Work to complete:
Only one stretch of the records below is wanted: the lines from the one holding "Young present vote fraction: 0%." through the one holding "genus: Martes". Return it exactly, both ends included.

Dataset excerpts
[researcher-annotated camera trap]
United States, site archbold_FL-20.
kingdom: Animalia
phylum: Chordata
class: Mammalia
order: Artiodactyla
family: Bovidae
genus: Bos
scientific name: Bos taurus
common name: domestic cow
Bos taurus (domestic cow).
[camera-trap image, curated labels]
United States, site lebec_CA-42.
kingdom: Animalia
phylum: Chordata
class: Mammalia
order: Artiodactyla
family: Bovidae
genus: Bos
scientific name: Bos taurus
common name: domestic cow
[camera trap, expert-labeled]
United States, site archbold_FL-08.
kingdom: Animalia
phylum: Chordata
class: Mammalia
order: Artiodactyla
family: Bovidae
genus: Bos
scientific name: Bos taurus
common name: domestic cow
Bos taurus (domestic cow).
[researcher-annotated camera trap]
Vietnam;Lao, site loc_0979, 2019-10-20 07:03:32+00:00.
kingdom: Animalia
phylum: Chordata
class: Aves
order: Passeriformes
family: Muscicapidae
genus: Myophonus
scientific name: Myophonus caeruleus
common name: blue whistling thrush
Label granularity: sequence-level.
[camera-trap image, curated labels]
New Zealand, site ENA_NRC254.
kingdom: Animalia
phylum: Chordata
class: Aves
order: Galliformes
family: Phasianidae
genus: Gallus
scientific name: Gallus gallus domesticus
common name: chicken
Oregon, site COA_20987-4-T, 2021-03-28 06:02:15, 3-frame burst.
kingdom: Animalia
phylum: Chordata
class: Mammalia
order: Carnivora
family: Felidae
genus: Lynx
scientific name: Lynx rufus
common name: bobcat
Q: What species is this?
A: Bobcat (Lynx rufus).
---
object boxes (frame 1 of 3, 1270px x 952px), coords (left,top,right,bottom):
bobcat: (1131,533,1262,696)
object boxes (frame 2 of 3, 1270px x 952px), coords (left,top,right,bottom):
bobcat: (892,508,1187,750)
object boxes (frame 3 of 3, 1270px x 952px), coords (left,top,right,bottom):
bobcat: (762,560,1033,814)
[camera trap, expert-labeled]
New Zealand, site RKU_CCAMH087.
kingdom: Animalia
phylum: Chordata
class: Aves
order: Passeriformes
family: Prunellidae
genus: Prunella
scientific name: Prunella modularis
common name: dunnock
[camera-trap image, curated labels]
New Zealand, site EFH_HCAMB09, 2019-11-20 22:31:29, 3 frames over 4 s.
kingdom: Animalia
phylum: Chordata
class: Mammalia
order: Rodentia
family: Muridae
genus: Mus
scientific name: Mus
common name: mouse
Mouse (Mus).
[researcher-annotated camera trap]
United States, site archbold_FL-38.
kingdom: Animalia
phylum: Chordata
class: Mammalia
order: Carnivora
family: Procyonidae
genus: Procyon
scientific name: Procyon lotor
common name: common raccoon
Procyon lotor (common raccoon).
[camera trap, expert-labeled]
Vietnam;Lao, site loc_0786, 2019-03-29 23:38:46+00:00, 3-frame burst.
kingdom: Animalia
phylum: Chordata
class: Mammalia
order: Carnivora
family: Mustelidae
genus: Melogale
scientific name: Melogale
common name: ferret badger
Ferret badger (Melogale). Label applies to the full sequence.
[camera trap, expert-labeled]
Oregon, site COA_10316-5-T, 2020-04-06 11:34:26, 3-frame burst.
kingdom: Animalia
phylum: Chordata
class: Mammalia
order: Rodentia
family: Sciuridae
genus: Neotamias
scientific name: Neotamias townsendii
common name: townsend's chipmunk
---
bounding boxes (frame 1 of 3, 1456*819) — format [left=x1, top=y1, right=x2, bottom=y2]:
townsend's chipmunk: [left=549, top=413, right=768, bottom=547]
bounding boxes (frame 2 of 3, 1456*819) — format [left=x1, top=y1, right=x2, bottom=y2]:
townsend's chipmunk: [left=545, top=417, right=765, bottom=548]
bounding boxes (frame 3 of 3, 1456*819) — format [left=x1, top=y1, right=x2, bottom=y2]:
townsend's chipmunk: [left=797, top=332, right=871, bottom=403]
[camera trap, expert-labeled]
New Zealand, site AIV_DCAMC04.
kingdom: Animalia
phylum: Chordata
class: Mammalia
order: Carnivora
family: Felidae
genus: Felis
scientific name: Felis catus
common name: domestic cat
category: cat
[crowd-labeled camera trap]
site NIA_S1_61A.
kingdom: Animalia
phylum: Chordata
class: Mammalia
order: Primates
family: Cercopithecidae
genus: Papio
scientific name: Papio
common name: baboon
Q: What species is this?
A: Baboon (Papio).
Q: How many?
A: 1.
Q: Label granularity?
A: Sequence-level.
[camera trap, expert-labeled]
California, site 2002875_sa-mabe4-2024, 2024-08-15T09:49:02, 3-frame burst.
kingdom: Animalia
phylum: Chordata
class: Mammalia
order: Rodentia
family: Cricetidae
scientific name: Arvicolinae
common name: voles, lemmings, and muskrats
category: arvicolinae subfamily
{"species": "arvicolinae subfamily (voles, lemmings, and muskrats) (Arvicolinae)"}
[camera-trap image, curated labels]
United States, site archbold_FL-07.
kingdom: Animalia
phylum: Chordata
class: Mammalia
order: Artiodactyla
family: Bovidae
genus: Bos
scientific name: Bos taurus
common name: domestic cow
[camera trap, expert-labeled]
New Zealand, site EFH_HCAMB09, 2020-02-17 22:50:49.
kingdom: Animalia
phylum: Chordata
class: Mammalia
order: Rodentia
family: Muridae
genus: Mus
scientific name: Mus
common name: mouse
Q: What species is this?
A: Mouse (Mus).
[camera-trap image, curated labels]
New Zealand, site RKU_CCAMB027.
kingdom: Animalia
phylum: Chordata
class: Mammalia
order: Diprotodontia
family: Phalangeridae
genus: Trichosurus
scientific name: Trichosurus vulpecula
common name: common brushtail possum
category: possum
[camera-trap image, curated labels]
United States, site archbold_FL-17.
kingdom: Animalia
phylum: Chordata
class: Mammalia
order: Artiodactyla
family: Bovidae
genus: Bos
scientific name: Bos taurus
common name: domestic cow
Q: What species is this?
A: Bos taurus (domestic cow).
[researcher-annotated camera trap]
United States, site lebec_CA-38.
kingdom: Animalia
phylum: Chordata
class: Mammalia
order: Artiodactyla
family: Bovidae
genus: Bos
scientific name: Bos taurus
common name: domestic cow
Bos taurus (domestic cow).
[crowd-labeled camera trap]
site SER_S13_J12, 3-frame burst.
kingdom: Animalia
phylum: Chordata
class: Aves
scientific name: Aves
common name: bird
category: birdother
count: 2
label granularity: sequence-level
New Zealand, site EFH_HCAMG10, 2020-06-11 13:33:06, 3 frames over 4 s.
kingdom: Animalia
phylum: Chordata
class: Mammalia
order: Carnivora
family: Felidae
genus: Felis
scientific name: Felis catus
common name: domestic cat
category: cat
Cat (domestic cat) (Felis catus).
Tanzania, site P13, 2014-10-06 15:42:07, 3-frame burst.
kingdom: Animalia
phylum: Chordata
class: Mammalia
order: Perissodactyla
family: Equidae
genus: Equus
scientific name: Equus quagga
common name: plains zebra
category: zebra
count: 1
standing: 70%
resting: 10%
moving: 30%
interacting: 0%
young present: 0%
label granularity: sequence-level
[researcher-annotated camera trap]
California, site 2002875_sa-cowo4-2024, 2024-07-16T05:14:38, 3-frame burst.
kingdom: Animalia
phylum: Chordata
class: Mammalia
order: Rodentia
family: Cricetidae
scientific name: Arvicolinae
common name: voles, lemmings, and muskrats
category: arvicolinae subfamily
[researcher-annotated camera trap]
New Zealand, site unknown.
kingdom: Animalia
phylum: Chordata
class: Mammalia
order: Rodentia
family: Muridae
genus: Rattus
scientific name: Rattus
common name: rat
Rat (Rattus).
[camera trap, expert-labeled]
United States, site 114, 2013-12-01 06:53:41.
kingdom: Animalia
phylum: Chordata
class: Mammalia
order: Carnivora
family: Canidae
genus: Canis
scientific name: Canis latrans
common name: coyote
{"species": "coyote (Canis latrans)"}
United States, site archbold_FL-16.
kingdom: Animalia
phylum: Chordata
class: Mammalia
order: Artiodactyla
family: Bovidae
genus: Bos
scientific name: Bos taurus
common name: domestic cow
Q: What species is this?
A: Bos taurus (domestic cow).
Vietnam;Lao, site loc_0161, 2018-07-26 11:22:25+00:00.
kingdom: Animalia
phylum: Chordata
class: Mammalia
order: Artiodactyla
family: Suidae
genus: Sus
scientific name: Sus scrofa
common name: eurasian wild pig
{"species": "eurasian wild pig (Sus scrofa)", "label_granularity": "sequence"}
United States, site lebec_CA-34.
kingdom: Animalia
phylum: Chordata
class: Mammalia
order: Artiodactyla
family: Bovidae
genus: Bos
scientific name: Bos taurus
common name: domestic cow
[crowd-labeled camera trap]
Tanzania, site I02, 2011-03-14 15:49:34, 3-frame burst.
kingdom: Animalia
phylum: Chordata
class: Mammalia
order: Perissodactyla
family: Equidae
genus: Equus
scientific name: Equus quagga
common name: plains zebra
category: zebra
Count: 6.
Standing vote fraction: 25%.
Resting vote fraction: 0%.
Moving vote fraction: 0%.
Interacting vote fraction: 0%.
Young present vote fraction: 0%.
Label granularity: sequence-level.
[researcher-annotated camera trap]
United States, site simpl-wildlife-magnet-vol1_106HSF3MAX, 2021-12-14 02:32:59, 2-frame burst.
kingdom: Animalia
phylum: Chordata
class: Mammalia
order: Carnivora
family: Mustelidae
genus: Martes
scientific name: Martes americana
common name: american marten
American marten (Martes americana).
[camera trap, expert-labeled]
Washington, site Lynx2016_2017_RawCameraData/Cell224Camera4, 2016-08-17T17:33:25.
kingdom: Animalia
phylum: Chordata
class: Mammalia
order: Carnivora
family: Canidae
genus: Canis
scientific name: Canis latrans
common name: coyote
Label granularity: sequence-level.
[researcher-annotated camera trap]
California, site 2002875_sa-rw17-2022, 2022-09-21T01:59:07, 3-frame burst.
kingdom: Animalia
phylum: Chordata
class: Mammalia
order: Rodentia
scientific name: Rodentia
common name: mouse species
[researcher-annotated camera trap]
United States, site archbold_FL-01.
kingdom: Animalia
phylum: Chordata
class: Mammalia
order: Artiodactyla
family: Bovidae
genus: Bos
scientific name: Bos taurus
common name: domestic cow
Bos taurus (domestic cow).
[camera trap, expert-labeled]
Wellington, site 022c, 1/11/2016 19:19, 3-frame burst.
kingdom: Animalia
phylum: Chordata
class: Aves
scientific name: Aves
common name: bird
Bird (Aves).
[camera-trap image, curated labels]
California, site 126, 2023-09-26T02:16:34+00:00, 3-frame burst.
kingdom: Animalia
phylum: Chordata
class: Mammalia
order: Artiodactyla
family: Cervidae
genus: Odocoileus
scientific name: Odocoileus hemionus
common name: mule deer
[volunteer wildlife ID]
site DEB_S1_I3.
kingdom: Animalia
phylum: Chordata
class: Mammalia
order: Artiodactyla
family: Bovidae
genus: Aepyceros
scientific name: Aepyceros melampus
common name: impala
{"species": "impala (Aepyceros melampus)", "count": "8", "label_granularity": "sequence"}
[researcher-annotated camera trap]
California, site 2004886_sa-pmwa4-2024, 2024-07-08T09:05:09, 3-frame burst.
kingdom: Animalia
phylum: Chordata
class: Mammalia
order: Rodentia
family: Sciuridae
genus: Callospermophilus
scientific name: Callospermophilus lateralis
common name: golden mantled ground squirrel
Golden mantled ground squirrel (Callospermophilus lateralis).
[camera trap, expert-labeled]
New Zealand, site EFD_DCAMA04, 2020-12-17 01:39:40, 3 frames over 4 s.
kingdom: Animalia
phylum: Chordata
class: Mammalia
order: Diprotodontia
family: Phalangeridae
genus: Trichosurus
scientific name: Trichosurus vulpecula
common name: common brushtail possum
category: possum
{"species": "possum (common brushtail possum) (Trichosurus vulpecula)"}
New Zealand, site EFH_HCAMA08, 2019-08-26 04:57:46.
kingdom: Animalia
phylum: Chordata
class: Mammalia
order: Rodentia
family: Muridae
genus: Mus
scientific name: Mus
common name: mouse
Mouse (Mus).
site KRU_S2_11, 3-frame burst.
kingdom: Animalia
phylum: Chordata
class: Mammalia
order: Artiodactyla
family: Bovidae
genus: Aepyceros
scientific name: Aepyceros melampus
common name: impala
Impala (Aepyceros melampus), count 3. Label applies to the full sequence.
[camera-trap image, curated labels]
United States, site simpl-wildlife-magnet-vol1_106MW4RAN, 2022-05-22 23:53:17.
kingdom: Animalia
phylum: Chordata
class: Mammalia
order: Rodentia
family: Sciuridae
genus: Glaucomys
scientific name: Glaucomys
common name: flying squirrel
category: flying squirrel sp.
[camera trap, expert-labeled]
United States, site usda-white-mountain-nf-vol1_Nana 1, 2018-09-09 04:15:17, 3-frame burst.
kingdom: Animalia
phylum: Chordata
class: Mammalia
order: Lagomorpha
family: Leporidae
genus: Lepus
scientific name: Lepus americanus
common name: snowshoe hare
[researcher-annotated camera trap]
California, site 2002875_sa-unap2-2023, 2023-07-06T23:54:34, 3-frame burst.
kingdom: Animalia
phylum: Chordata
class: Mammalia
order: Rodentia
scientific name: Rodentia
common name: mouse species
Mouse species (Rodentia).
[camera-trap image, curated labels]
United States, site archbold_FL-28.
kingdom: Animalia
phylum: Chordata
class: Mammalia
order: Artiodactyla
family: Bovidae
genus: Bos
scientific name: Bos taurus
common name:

Response area:
Young present vote fraction: 0%.
Label granularity: sequence-level.
[researcher-annotated camera trap]
United States, site simpl-wildlife-magnet-vol1_106HSF3MAX, 2021-12-14 02:32:59, 2-frame burst.
kingdom: Animalia
phylum: Chordata
class: Mammalia
order: Carnivora
family: Mustelidae
genus: Martes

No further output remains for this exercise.